**Supplied text:**
(begin)

What a day we had yesterday, with EUR/USD taking a dive against all odds, and breaking important support levels in a matter of few minutes. The pair started at 1.4830 and printed a daily low just above 1.46. The move was aggressive and was attributed mainly in the falling DOW JONES and bad European economic data.

Euro zone has started printing its first negative numbers in a long time, with both PMI and retails sales coming out unexpectedly low. Investors were caught off guard as the bad economic data was only coming out of the US till now.

However after US printed a very low ISM below the psychological 50, the recession bells started to ring again and the stock market along with carry trades plummeted once again, giving dollar the bizarre rise. All traders were wondering why dollar was bid all across the board after the bad data, but the answer is simple: Everyone is aware now that US economy is going through a difficult period to say the least and the worse is expected. Traders were selling the euro like it was going out of fashion and therefore EUR/USD continued its recent fall.

Today the picture is the same for the European currency and still we see that euro is weak against the dollar, with the pair not being able to move further up towards 1.47. As long as it holds 1.4680, pair is good for further fall towards 1.4530.

The economic calendar is almost empty with unit labor costs the only release out of US.

Traders will be positioning themselves for tomorrow’s important events, the BOE and ECB rate announcements. The Bank of England is widely expected to cut the rates by 25 bps and this is priced in the markets since last week. The latest economic data show slowing in the economy and worries of subprime mortgage effects in the UK economy are starting to show. Analysts predict that the Bank might continue easing the rates in the coming months and therefore the pound might suffer more against its other counterparts.

(end)

**Parts of the exercise:**
a. Please retype the EUR/USD commentary from "Today the picture" up to and including "its other counterparts.".
b. Continue the EUR/USD commentary after its final sentence.

(Stored data)

(begin)

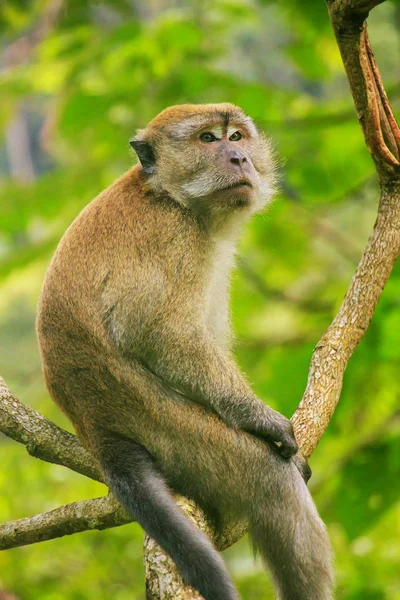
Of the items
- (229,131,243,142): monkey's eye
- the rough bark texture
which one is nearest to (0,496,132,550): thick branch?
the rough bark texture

(end)

**Answers by task:**
a.
Today the picture is the same for the European currency and still we see that euro is weak against the dollar, with the pair not being able to move further up towards 1.47. As long as it holds 1.4680, pair is good for further fall towards 1.4530.

The economic calendar is almost empty with unit labor costs the only release out of US.

Traders will be positioning themselves for tomorrow’s important events, the BOE and ECB rate announcements. The Bank of England is widely expected to cut the rates by 25 bps and this is priced in the markets since last week. The latest economic data show slowing in the economy and worries of subprime mortgage effects in the UK economy are starting to show. Analysts predict that the Bank might continue easing the rates in the coming months and therefore the pound might suffer more against its other counterparts.

b.
GBP/USD is trading within tight range today and after the big move yesterday there are many fake signals which show the uncertainty of the traders ahead of tomorrow’s meeting. A clear break of 1.9560 might put 1.9530 back in the picture.

EUR/USD is trading still in a downward move that started last Friday and clear break of 1.4590 will expose stops, eventually taking the rate down towards 1.4550 ahead of 1.45. Tomorrow’s interview by Trichet will make or break euro as many believe that his words will be dovish maybe signaling a rate cut in the coming months, following the lead of FED and BOE. The data out of Euro zone showed yesterday that the economy is starting to suffer what with the strong euro and the subprime woes being the main catalysts. However, if Trichet continue to stand by his decision not to cut but even maybe rise later on in the year, euro will climb up against the dollar and 1.50 might come back in play.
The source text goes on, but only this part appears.